* TASK DETAILS: Copy the data below word for word, from the line that contains "Going from furthest to closest, how do" through the line that contains "point (345, 85), point", including both of those lines.

* RECORDS TO PROCESS:
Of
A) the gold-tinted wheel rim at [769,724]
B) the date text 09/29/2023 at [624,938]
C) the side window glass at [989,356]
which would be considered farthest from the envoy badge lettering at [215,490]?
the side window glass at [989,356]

==

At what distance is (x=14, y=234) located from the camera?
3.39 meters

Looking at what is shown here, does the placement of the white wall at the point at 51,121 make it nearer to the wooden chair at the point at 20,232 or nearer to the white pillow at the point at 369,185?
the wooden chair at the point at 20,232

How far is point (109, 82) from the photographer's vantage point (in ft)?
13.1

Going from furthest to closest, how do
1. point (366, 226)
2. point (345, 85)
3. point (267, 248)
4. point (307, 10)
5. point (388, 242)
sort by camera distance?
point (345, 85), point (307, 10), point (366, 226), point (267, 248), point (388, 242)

* * *

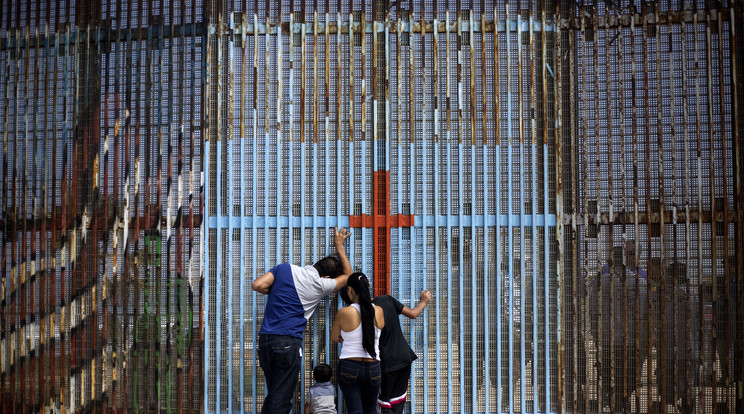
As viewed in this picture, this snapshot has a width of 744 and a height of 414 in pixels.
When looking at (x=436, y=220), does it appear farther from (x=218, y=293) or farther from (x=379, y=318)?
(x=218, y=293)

* SOLUTION TO THIS EXERCISE:
Going from furthest to closest, how do
1. point (366, 226)
2. point (345, 85)
3. point (267, 248)
4. point (307, 10)
5. point (388, 242)
sort by camera distance?
point (345, 85), point (307, 10), point (366, 226), point (267, 248), point (388, 242)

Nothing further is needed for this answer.